Let's also visualize the data using whatever plotting library suits us. Starting with the most commonly used - matplotlib.

import matplotlib.pyplot as plt

fig_scatter, ax = plt.subplots()
for iris_type in iris_df["Iris Type"].unique():
  ax.scatter(x=iris_df["Sepal Length"].loc[
    					iris_df["Iris Type"]==iris_type], 
             y=iris_df["Sepal Width"].loc[
    					iris_df["Iris Type"]==iris_type], label=iris_type)
plt.xlabel("Sepal Length")
plt.ylabel("Sepal Width")


Pretty good! Another way to visualize the data in a nice fashion is seaborn.

import seaborn as sns

sns.jointplot(x="Sepal Length", y="Sepal Width", data=iris_df, size=5)

fig_jointplot = plt.gcf()


Now let's pick out a single variable and take a more detailed look through a box plot.

fig_boxplot, ax = plt.subplots()

ax = sns.boxplot(x="Iris Type", y="Petal Length", data=iris_df)
ax = sns.stripplot(x="Iris Type", y="Petal Length", data=iris_df, 
                   jitter=True, edgecolor="gray")


But we have four variables to compare, not only the one. Let's visualize them in pair plots.

sns.pairplot(iris_df, hue="Iris Type", size=3)

fig_pairplot = plt.gcf()


From those plots we can definitely see that there are features which separate our data. But we can do better.

Processing the Data

When using machine learning models to describe the data at hand it is often necessary to process the data beforehand to facilitate the learning process for the model. scikit-learn offers not only machine learning APIs, but also a good collection of preprocessing tools. Let's put them to use.

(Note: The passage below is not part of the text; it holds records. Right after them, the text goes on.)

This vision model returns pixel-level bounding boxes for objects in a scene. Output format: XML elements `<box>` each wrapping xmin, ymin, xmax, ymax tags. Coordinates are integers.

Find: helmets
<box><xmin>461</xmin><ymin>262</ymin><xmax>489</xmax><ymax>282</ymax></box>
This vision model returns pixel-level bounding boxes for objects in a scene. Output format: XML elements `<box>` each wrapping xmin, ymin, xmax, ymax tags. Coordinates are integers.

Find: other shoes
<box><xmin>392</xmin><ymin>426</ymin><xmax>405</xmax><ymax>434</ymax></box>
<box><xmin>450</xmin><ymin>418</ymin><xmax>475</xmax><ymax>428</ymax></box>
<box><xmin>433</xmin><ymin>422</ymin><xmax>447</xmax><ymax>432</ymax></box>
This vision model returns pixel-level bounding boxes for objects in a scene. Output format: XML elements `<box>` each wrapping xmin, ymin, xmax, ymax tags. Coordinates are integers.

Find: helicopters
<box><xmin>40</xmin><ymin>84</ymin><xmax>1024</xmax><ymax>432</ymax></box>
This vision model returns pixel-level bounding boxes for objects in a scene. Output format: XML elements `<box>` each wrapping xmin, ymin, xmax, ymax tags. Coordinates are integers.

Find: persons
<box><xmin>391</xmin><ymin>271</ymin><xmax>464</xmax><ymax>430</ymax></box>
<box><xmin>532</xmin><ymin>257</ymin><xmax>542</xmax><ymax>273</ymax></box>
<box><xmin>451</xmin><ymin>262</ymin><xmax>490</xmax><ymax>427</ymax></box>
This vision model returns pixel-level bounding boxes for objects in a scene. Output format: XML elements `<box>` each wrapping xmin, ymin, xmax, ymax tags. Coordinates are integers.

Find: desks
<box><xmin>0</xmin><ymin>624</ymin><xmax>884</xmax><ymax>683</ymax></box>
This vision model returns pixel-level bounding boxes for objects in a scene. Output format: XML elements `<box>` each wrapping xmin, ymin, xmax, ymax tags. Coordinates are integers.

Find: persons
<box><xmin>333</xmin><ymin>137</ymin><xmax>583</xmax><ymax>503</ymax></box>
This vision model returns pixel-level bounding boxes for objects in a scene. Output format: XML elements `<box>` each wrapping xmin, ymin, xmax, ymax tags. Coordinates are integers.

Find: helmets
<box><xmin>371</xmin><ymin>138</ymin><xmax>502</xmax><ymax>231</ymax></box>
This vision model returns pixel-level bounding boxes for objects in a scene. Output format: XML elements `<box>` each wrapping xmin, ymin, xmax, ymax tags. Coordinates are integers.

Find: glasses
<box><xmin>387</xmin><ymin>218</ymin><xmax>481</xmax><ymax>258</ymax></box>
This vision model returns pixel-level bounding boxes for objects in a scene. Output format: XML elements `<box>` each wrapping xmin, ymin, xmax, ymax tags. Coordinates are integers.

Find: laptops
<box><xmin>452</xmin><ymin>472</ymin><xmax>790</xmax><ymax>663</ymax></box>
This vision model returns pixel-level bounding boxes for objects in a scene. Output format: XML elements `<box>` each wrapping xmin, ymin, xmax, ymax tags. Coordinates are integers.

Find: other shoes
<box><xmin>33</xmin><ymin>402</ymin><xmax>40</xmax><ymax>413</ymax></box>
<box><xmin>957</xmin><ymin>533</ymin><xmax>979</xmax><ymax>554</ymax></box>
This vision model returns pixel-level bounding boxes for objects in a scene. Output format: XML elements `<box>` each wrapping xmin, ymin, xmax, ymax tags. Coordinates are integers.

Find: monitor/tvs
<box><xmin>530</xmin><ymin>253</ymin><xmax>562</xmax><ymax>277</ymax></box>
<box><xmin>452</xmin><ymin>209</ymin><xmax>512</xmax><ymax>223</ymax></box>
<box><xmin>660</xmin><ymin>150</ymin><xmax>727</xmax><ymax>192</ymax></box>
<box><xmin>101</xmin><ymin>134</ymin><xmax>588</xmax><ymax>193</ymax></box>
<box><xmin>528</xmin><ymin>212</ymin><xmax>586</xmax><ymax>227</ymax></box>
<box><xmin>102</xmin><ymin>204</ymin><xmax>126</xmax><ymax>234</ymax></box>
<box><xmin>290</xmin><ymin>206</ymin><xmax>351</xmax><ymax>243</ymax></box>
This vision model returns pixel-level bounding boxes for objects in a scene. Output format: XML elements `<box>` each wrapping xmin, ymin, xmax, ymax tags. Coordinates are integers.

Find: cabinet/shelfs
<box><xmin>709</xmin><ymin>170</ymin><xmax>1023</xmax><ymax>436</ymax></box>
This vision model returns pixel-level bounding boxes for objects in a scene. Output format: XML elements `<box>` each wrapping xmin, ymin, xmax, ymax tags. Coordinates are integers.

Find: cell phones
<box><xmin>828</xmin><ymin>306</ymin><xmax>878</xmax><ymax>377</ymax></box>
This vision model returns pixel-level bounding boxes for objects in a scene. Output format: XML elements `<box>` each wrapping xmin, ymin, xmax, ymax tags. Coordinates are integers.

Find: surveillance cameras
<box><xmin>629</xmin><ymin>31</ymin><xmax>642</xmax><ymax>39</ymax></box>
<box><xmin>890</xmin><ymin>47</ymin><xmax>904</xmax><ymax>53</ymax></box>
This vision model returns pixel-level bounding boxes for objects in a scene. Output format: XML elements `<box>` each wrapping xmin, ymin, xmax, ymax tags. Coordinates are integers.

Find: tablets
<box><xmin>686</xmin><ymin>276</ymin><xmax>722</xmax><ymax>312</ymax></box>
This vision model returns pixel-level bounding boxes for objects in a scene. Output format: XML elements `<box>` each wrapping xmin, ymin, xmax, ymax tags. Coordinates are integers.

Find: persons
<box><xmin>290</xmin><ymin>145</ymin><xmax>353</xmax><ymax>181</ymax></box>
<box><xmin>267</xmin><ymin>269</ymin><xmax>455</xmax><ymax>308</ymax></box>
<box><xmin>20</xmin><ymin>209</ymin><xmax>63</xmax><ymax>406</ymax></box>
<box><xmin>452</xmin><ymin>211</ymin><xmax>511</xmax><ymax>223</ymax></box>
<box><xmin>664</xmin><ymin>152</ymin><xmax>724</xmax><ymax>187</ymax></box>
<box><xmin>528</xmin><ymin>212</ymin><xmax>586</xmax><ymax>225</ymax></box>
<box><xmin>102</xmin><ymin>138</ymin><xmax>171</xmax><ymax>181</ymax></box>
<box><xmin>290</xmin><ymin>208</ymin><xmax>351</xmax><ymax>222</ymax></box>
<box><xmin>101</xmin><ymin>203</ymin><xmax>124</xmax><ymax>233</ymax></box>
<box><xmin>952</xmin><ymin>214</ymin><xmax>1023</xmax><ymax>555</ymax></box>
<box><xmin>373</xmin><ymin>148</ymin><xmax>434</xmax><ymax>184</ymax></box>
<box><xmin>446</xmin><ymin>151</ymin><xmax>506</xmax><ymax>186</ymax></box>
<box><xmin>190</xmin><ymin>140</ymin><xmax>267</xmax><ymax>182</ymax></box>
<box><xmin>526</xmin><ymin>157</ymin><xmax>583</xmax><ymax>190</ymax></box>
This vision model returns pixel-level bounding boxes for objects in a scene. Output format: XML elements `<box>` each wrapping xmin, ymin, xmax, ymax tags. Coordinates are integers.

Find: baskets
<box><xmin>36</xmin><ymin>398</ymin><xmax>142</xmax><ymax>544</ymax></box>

from sklearn import preprocessing

scaled_data = preprocessing.scale(iris_df.drop("Iris Type", axis=1))

scaled_df = pd.DataFrame(scaled_data, columns=column_list[:4])
scaled_df = pd.concat([scaled_df, iris_df["Iris Type"]], axis=1)

ff.create_table(scaled_df.head(), index = True)
print (scaled_df.describe() )

We scaled the data by centering it to the mean of each respective column and component-wise scaling to unit variance. Let's look at the original and scaled distributions of the Sepal Width variable.

fig, axes = plt.subplots()

sns.distplot(iris_df["Sepal Width"], color="g", ax=axes, 
sns.distplot(scaled_df["Sepal Width"], color="b", ax=axes, 

plt.setp(axes, yticks=[])


Ok this looks like something we can work with. Let's save the dataframe.

Saving Results

With Nextjournal we can also directly save our results. If we want to save the scaled DataFrame from above we simply write to the "/results" folder.


The results saved that way are automatically displayed and can be downloaded right from the article.

Time to create your own data science workflow!